Tibetan is divided into 5 great dialects, and is written with phagspa writing! She practices it with a stick of black ink and her brush for calligraphy, because everything in her house is meant to be art! How are pretty these graphs! They give to my little poem a majestic impulse. The precision and softness of their features makes me think of the black of your little make-up eyes.
The written Tibetan language, was originally intended exclusively for the translation of Sanskrit Buddhist texts. The spoken language is very diverse, with many dialects, and deviates considerably from the erudite language, for which a written language has been standardized. One speaks tibetan, in Nepal, China, Pakistan, Bhutan, India and Burma. Since the Second World War, the great languages that surround Tibetan, have greatly influenced it (Chinese, Hindi, Nepali).
Tibetan literature
The earliest documents date from the 8th century, the inscriptions of Sam-yas and the manuscripts of the caves of Dunhuang. The literary language has stabilized and developed in the 9th century, and the written language has remained stable for nearly 10 centuries.

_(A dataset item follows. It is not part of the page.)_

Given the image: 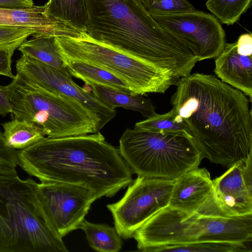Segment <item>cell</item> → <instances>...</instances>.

Tibetan literature is of considerable abundance. Initially, it is that of a Buddhist scholasticism, with the times, the genres diversify, but remain very religious. Often historical, sometimes technical, it is formed of epics. There is also a purely oral Tibetan literature which consists of short tales and love songs.
I have not been able to find information on Tibetan poets and poems, there are certainly a few, because for in each language the first texts are mostly religious as is the case for Tibetan, and also written in Verses in the form of poems.